USDP Lawmaker Proposes Abolishing Charter Amendment Committee
By San Yamin Aung 13 March 2019
YANGON — A lawmaker for the Union Solidarity and Development Party (USDP) on Tuesday proposed abolishing a joint committee recently formed to draft amendments to the Constitution, the latest challenge to efforts by the ruling National League for Democracy (NLD) to change the military-drafted charter.
During a debate in the Union Parliament on a report about a USDP amendment proposal, U Thaung Aye urged lawmakers to abolish the committee because it was a violation of the law.
“We all agree that the Constitution should be amended. But what sets us apart is whether it should be amended in accordance with the law or against the law,” he said.
The Bill Committee had suggested that an earlier proposal by the USDP to amend Article 261 of the Constitution be reviewed and considered by the new amendment-drafting committee instead of the full Parliament. The amendment-drafting committee is to submit a report on its review of the entire Constitution by July 17 and then draw up a bill with proposed changes.
Military-appointed lawmakers supported the USDP’s Article 261 proposal, and together with the military-backed USDP, a former ruling party made up of ex-generals, objected to the Bill Committee’s suggestion. They want Parliament to consider the Article 261 amendment, which would have region and state chief ministers elected by their local legislatures rather than appointed by the president, on its own.
U Thaung Aye, a former lieutenant general, also asked on Tuesday that the original proposal from NLD lawmaker U Aung Kyi Nyunt to form the amendment-drafting committee be withdrawn.

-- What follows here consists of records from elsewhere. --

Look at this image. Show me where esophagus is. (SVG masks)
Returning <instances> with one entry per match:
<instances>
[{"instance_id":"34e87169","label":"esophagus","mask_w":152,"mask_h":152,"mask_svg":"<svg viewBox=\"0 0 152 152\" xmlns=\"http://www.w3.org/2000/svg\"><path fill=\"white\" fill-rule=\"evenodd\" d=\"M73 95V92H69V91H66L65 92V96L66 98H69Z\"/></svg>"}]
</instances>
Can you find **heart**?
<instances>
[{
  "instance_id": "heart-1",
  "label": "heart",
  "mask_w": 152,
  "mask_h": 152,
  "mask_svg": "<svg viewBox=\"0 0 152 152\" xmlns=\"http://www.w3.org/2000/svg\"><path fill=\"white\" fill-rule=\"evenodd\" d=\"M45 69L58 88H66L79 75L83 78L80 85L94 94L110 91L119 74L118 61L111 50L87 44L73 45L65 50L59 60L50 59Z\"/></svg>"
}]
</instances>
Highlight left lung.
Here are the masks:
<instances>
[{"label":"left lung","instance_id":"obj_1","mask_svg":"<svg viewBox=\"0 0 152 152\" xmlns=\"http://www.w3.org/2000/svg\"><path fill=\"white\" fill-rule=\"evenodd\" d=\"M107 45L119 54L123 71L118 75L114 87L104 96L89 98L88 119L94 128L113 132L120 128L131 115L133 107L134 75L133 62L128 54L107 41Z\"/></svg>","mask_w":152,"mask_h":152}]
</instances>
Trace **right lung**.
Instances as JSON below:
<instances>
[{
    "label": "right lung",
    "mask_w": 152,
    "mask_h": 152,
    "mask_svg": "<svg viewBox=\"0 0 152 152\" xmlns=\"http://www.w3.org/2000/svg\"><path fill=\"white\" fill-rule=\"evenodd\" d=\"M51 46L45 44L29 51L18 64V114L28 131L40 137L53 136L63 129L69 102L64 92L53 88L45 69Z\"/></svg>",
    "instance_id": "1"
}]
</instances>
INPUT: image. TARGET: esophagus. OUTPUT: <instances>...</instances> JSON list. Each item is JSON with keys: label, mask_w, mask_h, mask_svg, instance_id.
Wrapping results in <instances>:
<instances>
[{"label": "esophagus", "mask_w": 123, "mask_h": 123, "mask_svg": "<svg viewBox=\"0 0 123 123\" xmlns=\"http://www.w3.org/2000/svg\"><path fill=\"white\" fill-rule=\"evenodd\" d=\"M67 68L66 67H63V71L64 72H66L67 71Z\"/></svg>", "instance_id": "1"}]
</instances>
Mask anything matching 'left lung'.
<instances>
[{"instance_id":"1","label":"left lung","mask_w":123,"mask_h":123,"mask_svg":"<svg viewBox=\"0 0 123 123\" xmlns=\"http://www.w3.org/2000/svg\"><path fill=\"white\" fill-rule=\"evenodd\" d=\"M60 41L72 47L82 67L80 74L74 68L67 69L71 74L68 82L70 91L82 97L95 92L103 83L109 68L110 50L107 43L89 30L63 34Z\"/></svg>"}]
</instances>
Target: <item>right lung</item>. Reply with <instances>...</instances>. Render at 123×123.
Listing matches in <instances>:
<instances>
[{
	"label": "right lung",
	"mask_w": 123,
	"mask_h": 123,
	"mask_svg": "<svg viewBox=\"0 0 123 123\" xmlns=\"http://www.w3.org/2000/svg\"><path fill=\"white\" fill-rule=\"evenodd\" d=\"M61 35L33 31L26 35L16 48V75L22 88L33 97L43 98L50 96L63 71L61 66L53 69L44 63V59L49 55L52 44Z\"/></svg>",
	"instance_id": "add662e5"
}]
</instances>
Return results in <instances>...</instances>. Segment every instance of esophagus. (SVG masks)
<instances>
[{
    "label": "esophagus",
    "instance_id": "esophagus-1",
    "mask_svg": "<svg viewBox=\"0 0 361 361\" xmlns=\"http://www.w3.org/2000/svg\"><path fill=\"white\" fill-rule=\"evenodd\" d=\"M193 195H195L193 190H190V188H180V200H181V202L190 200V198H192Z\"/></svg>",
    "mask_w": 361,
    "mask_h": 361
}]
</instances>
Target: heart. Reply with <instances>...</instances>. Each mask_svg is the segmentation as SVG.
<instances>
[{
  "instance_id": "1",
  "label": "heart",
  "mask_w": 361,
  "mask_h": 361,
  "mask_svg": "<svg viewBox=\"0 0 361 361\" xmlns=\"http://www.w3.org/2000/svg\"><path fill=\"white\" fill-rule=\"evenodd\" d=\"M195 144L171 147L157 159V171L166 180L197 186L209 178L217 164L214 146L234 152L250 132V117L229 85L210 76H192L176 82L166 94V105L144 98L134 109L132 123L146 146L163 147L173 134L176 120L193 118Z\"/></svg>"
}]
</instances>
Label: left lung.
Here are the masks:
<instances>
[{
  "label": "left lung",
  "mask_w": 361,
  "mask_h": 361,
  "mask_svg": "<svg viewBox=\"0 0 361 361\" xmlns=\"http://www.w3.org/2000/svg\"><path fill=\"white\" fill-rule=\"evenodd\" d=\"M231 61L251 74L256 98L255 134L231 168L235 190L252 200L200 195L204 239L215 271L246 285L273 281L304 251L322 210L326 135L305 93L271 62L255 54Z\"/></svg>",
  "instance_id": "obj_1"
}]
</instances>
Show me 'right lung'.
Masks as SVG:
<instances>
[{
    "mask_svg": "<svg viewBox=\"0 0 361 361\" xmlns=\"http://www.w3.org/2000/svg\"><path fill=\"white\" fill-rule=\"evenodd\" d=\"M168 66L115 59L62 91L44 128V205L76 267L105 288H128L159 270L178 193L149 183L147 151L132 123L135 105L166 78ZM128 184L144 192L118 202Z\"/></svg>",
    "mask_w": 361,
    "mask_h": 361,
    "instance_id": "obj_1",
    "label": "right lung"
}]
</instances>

Parliament overwhelmingly approved U Aung Kyi Nyunt’s proposal on Feb. 6 and soon thereafter formed the 45-member body with lawmakers from all parties in the legislature in rough proportion to their number of seats. The committee has already reviewed the 48 Basic Principles of the Union in Chapter 1 and has started on Chapter 2.
“We need to remember that Article 433 of the Constitution says: ‘Any provision of the Constitution may be amended.’ It says any provision, not that the whole book may be amended,” U Thaung Aye said during Tuesday’s session.
More than 40 lawmakers, including some military appointees, have commented on the report on the USDP’s amendment proposal. Another 15 lawmakers are scheduled to comment on Thursday.